* _SOURCE TEXT_:
__________

Key take out: Santos really needs an increase in oil price to help restore its balance sheet, along with cost cutting.

Key beneficiaries: General investors. Category: Commodities.

Be it ever so humble there's no place like home! If Santos, the Adelaide-based oil and gas producer, is ever looking for a motto (or even a company song), that's it – a 150 year old hymn praising the comforts and safety of home-sweet-home.

It won't happen, obviously. There's too much corporate pride involved, and the words cut too close to the bone.

But, what's just happened at Santos has the appearance of a company which left its sheltered existence as a de-facto arm of the South Australian government only to find that the wider world is a much tougher place than Australia's self-proclaimed lifestyle capital, Adelaide.

A series of recent events at Santos, including the arrival of a mystery Chinese shareholder, was capped by the creation of a new supreme management committee which will see all senior managers return from interstate and international operations to Adelaide.

In a way, the new shareholder and the rush home has echoes of 1979 when another raider, the late Alan Bond, snatched a 36 per cent stake in Santos, only to be defeated by a pure-Adelaide rebellion when the SA Government passed a law protecting the company from takeover, largely as a way of ensuring that the Cooper Basin oil and gasfields supplied SA first.

For the next 29 years Santos was tied to South Australia's apron strings before breaking free and embarking a series of national and overseas expansion projects, including investment in LNG production in waters off the Northern Territory, in PNG and in Queensland.

The latest oil-price crash exposed the folly of expanding too fast and too far from home, and into high-risk developments such as Queensland LNG, which is based on low-value coal-seam methane as its feedstock.

__________

* _COLLECTED DATA_:
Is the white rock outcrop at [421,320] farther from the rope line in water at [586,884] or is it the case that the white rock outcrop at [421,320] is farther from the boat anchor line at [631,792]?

__________

* _CHALLENGES_:
1/ In the Santos article, could you reproduce verbatim the passage starting with "Key take out: Santos" and going on through "safety of home-sweet-home."?
2/ According to the Santos article, how large a stake in Santos did Alan Bond take in 1979?

* _ANSWERS TO THE EXERCISES_:
1/
Key take out: Santos really needs an increase in oil price to help restore its balance sheet, along with cost cutting.

Key beneficiaries: General investors. Category: Commodities.

Be it ever so humble there's no place like home! If Santos, the Adelaide-based oil and gas producer, is ever looking for a motto (or even a company song), that's it – a 150 year old hymn praising the comforts and safety of home-sweet-home.

2/ A 36 percent stake.